PROVIDED PASSAGE
┏━━
This initiative consists of the deployment of different sensors in a maintenance vehicle that allow the system to capture information from the environment and create models that predict the deviation of infrastructure condition indicators. The implementation of this system allows us to improve service quality, increase revenue and reduce costs.
Sacyr Inroad is an exclusive project in the market that represents our commitment to innovation and a different way of doing things. It is an initiative of which we are very proud, as it arises from collaboration with the innovative ecosystem, a fundamental value in the new digital era.

'Deja tu huella' is an innovative online platform that encourages, in a personalized way, users to travel kilometers by sustainable transportation through a program of challenges and rewards. Users earn points for each kilometer traveled by registering their trips on the platform. Then they can redeem these points for rewards and be eligible to win prizes.

This innovative tool uses machine learning and big data to predict with high accuracy the long-term deterioration of road pavement. We developed this project in collaboration with Tyris AI, the winning startup of the 2018 Sacyr Innovation Awards. The system is based on a machine learning module. Through a massive intake of data and sources on asphalt imperfections, this module modifies equations and calculations of pavement deterioration on roads.

Aurora is an immersive light and sound experience based on an intelligent system of sensors, cameras, and external variables processed in real-time on Las Setas de Sevilla, the largest wooden structure in the world.

This project, jointly developed by Sacyr and startup Skandal Technologies, uses the most innovative technologies, like IoT, advanced LED design, or image recognition software to create a new immersive lighting concept that makes a unique place out of this space. Aurora is managed through software that allows to remotely generate real-time configurations that combine design, data, lighting, sound, and the information captured by the sensors. 

We have created one of the greatest immersive shows in the world with this project. With Aurora, visitors can submerge in an everchanging landscape of light and sound that reinterprets contextual triggers and the parametric geometry of this striking building. All of it right at this site framed by the historical landscape of the center of Sevilla.
┗━━
SUPPLIED DATA
┏━━
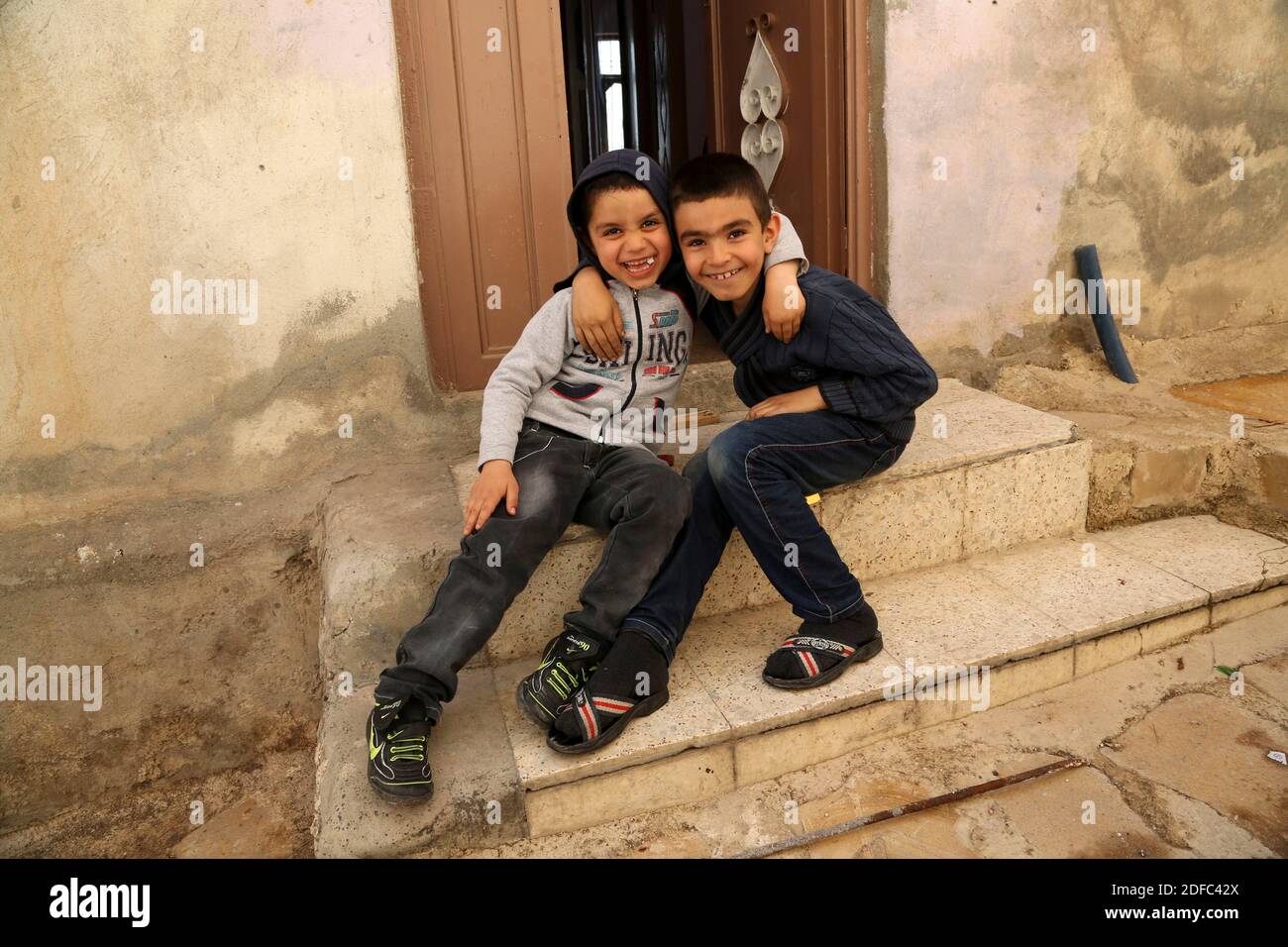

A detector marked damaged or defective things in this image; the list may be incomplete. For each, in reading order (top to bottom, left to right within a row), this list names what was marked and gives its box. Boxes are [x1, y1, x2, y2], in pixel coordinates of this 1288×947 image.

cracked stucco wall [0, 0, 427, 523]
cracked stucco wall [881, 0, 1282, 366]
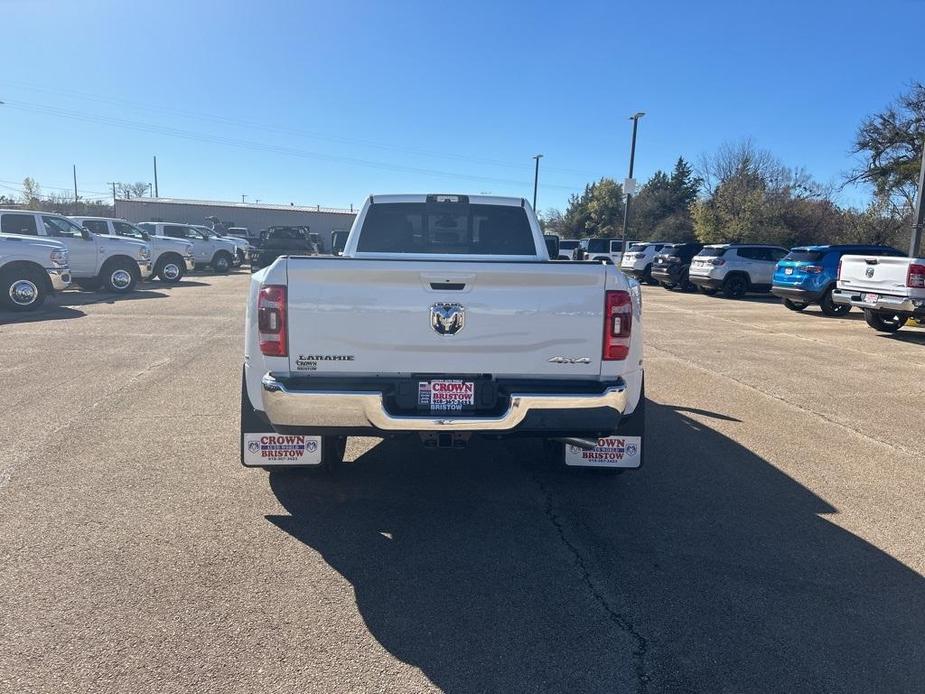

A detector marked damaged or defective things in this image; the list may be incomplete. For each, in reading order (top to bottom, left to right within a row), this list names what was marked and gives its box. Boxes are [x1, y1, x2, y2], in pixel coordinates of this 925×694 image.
┗━━
WHAT TO DO
• a. Using the passage on Sacyr's innovation projects, decide whether each statement agrees with it. Answer yes or no, and quote the exact words of the passage that decide it.
(i) Tyris AI won the 2018 Sacyr Innovation Awards.
(ii) Sacyr developed Aurora without any partner.
(iii) Las Setas de Sevilla is called the largest steel structure in the world.
• b. According to the passage on Sacyr's innovation projects, why is Sacyr proud of Sacyr Inroad? Answer in one to three sentences.
• c. Continue the passage on Sacyr's innovation projects, starting after its last sentence.

ANSWERS PROVIDED
• a.
(i) Yes: "Tyris AI, the winning startup of the 2018 Sacyr Innovation Awards."
(ii) No: "This project, jointly developed by Sacyr and startup Skandal Technologies."
(iii) No: "the largest wooden structure in the world."

• b. Sacyr is proud of Sacyr Inroad because it arises from collaboration with the innovative ecosystem. The passage calls this collaboration a fundamental value in the new digital era.

• c.
Aurora is a living experience that stands out for its sustainability, and the fact that it changes with temperature, wind, by displaying natural patterns, as it interacts with the visitors in real-time, creating a unique experience.

At Sacyr, we believe that teamwork is one of the keys to the success of any company. The Sacyr Explorer project represents this essential collective effort to carry out innovative projects that contribute to the improvement of our activities.

Sacyr Explorer arises from one of the challenges launched to the innovative ecosystem through our open innovation program, Sacyr iChallenges 2019. The challenge focused on the search for technological solutions based on machine learning and artificial intelligence that helps to identify new business opportunities early on.
 

The Internet of Things (IoT) is revolutionizing how companies in every sector operate, manage and produce. We advance towards a more intelligent industry where all machinery is connected, and organizations can detect possible irregularities in real-time while measuring process performance. 

Battery-Less Sensor is funded by the Ministry for Industry, Commerce, and Tourism’s line of Innovative Business Groups. Projects like this focus on making progress towards the so-called connected industry. Battery-Less sensor is an IoT initiative developed by Valoriza Medioambiente, a Sacyr company, in collaboration with startup Alternative Energy Innovations (AEInnova) and coordinated by the Cluster de l’Energia Eficient de Catalunya (CEEC).

Battery-Less Sensor is a project that consists of using residual heat present in processes as a power source for new-generation wireless sensors with no need for batteries. This way, these devices measure temperature and vibration levels in industrial processes or monitor rotative machines to facilitate predictive maintenance, avoiding stopping production and creating early alerts of potential machine failures in industrial processes. The project encompasses power generation, obtaining, analyzing, and visualizing data: creating alarms to help prevent unforeseen events that might lead to an unexpected stoppage.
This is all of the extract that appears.